Escritor y caballero
Que Eduardo Mendoza gane el Premio Planeta es una gran noticia para el Premio Planeta. Lo es porque se trata de un escritor de excepción en las letras españolas que desde su primera novela ha dejado constancia de su talento, de su ingenio, de su capacidad de fabulación y de una elegancia que, en su conjunto, lo definen como un verdadero gentleman de la narración. Desde el principio ha conquistado a un lector fiel y entusiasta. Primero fue con una novela que despejó el panorama mayoritariamente taciturno de la novela española, La verdad sobre el caso Savolta, que con una frescura sorprendente abrió paso a una intriga de corte policial -lo que se consideraba ajeno a la seriedad literaria en aquel momento- construida con absoluta modernidad sobre un asunto histórico de primera importancia: el turbio mundo que se escondía tras el choque entre patronal y movimiento obrero en la Barcelona de 1917-1919.

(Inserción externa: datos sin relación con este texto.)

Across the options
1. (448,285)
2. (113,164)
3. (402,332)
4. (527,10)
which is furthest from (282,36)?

Tras ese impacto, se dedicó a divertirse y divertir al público con las historias de un disparatado majareta adicto a la Pepsi-Cola. Todo el mundo pensó que se conformaba con ser un fino humorista y entonces se descolgó con la novela más injustamente no premiada de la literatura española de posguerra: La ciudad de los prodigios, una formidable creación coral de la ascensión de un emergente, el inolvidable Onofre Bouvila, en la Barcelona del cambio de siglo entre las dos Exposiciones Universales. Ahí ya no hubo lector de calidad que no se rindiese a sus méritos. Todo lo que ha venido después no ha hecho sino confirmar a un maestro en el arte de escribir y de divertir. Eduardo Mendoza maneja estilos y géneros con envidiable rigor y exigencia, siempre, ya se trate de libros tan ambiciosos como El año del diluvio o La isla inaudita; de gamberradas -así las denomina él- como Sin noticias de Gurb o ese viaje asombroso de Pomponio Flato debajo de cuya loca apariencia se alza una espléndida sátira; de lúcidas recreaciones de la sociedad de posguerra (Una comedia ligera) o de esas Tres vidas de santos donde el juego entre seriedad e ironía alcanza un equilibrio impecable. Es un autor que, con su bonhomía y su rigor, ha conseguido una envidiable y reconocible singularidad, que es a lo que debe de aspirar todo escritor que se precie de tal. Que sea enhorabuena.